Activités proposées:
(1) Quels personnages de BD récentes l'extrait choisi cite-t-il comme porteurs d'une vision plus inclusive de la masculinité ?
(2) Selon l'extrait choisi, en quelle année la BD « Si t'es un homme » a-t-elle été publiée ?
(3) Poursuivez l'extrait sur les nouvelles figures masculines de la BD après sa dernière phrase.

Détail de la couverture de la BD "Si t’es un homme", publié en 2024.

Détail de la couverture de la BD "Si t’es un homme", publié en 2024. - Glénat

Les très virils héros de la BD classique façon Thorgal ou Corto Maltese sont progressivement remplacés par de nouvelles figures masculines davantage inclusives et représentatives d'une nouvelle forme de virilité.

Muscles saillants, mâchoires carrées, regards déterminés... Comme chaque année, les BD d'aventure et leurs héros très virils, Thorgal, XIII ou encore Corto Maltese, sont en têtes de gondole dans les librairies. Mais depuis quelques années, alors que la BD de l'intime séduit un public de plus en plus large, des figures masculines d'un nouveau type s'imposent petit à petit dans l'imaginaire collectif.

Un G.I. gay refusant de combattre, un homme d'affaires doté d'un micro-pénis, un gigolo spécialiste des câlins, un journaliste enquêtant sur l'agression sexuelle dont il a été victime enfant, un poète à l'agonie à la recherche du sens à sa vie... Tous ces personnages croisés dans des BD récentes bousculent les habitudes en proposant une vision plus inclusive de la masculinité.

Données fournies:
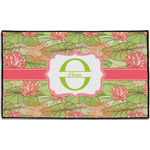 Lily Pads Door Mat - 60"x36" (Personalized)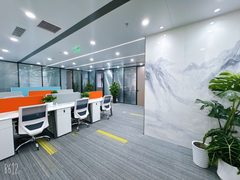 百富国际大厦办公室实景图 6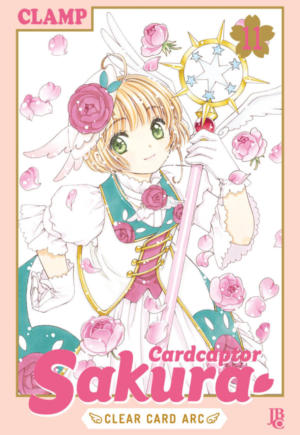 Cardcaptor Sakura Clear Card Arc Vol. 11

Corrigé des exercices:
(1)
- un G.I. gay refusant de combattre
- un homme d'affaires doté d'un micro-pénis
- un gigolo spécialiste des câlins
- un journaliste enquêtant sur l'agression sexuelle dont il a été victime enfant
- un poète à l'agonie à la recherche du sens à sa vie

(2) Elle a été publiée en 2024.

(3)
"Un nouveau territoire s'est ouvert. Le monde est davantage prêt à accueillir ce type de personnages qu'au moment où j'ai commencé ma carrière", se félicite sur BFMTV Nicolas Barral, bientôt 30 ans de carrière. Son dernier album, L'Intranquille monsieur Pessoa (Dargaud), met ainsi en scène le célèbre poète portugais. Celui-ci y apparaît fatigué et mélancolique, des caractères rarement attribués aux héros de BD.

Couvertures des BD "Pillow Man" et "L'intranquille monsieur Pessoa"
Couvertures des BD "Pillow Man" et "L'intranquille monsieur Pessoa" © Glénat - Dargaud

C'est ce défi qui anime aussi Paul Salomone et Zidrou dans La Crevette (Le Lombard). Une comédie romantique où le héros est un homme doté d'un micro-pénis. "Ce micro-pénis, c'est une métaphore de l'acceptation de soi et des choses qu'on n'arrive pas à accepter pour soi-même", détaille Paul Salomone. "C'est aussi une manière de dire: il n'y a pas que le pénis qui fait d'un homme, un homme."

Rejet du modèle dominant

De nombreux scénaristes et dessinateurs rejettent désormais le traditionnel héros de BD, toujours vif, élancé et musclé. "Plus jeune, j'aimais des héros comme Blueberry ou Corto Maltese, mais ce ne sont pas des personnages que j'aimerais représenter dans mon travail", confirme ainsi Gwendal Le Bec, dont la prochaine BD, Le Prolongement (Casterman), sort au printemps.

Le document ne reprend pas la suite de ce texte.